E.Ph. Pevtsov - Ph.D. (Eng.), Associate Professor, Moscow Technological University E-mail: pevtsov@mirea.ru P.A. Gorbokonenko - Engineer, Moscow Technological University E-mail: gorbokonenko@mirea.ru S.M. Tolpygo - Ph.D. (Med.), Leading Research, Scientist, P.K. Anokhin Research Institute of Normal Physiology, Moscow E-mail: stolpygo@mail.ru

In article were stated principles of work of the automated complex developed in P.K.Anokhin research institute of normal physiology together with scientific and educational center Moscow technological university on the basis of methodology of system approach are. Use of this automated complex allows estimate objectively realization of consistently carried out stages of drinking goal-directed behavior during achievement by animal of the end result.
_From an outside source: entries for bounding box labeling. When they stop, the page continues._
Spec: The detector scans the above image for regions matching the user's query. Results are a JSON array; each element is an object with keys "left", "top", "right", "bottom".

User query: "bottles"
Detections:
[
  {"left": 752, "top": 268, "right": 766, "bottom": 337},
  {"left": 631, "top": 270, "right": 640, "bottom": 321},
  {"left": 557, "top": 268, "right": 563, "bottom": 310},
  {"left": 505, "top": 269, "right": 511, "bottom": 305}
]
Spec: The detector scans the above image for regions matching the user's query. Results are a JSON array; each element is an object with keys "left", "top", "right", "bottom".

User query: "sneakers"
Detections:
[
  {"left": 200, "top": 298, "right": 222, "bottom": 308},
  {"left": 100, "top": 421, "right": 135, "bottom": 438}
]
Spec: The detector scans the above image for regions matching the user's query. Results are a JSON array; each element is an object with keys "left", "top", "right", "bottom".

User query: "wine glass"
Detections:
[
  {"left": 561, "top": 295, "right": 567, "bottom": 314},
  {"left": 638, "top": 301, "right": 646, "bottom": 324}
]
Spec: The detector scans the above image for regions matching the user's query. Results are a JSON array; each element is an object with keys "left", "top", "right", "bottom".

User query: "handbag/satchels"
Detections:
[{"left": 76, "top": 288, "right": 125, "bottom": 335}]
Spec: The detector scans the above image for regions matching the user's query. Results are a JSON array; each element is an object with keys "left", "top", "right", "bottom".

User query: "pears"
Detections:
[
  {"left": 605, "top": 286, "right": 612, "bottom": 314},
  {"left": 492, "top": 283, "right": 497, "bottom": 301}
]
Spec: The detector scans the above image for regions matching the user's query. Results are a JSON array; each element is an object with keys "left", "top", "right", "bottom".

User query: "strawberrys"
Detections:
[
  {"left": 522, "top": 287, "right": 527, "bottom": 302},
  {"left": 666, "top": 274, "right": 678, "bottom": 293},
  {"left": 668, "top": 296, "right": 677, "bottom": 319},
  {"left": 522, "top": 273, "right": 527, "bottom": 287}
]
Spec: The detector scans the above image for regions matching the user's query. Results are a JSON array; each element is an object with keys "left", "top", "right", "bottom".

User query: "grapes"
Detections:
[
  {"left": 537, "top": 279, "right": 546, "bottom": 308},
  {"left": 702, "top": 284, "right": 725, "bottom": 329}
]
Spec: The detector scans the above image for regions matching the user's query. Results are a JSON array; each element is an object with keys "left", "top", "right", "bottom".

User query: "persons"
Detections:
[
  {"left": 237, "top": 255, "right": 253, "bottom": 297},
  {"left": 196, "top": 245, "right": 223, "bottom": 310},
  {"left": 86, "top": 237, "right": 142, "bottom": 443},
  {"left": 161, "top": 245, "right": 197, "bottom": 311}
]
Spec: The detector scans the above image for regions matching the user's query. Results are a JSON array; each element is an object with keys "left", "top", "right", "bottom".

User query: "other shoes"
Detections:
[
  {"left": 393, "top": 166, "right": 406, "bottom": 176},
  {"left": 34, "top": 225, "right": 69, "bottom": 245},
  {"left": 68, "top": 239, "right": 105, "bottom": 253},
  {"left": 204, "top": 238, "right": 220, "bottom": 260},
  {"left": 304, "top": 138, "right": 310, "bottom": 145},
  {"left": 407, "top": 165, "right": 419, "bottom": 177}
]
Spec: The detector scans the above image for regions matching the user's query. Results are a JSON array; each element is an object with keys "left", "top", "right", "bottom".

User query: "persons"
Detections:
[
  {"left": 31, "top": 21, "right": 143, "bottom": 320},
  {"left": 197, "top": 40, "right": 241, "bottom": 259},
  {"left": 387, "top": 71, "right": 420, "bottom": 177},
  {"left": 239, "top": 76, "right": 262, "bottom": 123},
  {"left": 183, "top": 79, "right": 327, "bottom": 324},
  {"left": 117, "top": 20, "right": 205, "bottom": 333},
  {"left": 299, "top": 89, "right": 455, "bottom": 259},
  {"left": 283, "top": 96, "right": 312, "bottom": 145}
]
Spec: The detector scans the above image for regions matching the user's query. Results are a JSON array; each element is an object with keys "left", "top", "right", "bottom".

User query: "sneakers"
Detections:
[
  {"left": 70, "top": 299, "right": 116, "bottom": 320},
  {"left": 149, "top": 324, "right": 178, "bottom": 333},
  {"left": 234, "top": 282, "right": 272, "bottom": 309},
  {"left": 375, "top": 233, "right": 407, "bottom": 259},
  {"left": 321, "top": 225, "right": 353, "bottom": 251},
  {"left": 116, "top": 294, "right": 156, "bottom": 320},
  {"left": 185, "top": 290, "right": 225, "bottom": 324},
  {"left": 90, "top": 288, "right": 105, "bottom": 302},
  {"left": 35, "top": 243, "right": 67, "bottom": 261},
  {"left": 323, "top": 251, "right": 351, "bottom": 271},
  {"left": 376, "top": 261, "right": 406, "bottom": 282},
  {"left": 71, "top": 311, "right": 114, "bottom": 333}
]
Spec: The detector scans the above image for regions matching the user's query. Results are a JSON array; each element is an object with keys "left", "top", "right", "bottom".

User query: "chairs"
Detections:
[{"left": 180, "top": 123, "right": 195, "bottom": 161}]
Are described features of hardware-software implementation, the software for control of this device and the analysis of obtained data. The main aspects of use of the automated complex in experiment are also considered. With the use of automated complex worked out of new approaches to assessment of individual characteristics goal-directed behavior in animals. Were obtained priority data about of modification physiological action behaviorally active bioregulators (angiotensin-II and β-endorphin), which are involved in motivational and reinforcement processes that allowed us to formulate ideas about differential involvement of angiotensin-II and β-endorphin in neurochemical mechanisms at various stages of carrying out integral behavioral acts. This research also provides new behavioral criteria for identification and diagnosis of comparative effects of morphine, cocaine and alcohol in rats, which undoubtedly represents a theoretical and practical interest for study of mechanisms of various dependencies and of their correction methods. Designed automated complex has a great scientific and technical potential for applications in medicine and biology, especially for directional impact screening psychotropic drugs and study of neurochemical mechanisms of systemic organization goal-directed behavior. This work was supported by the Ministry of Education and Science (state task number 2014/112, the project code 35).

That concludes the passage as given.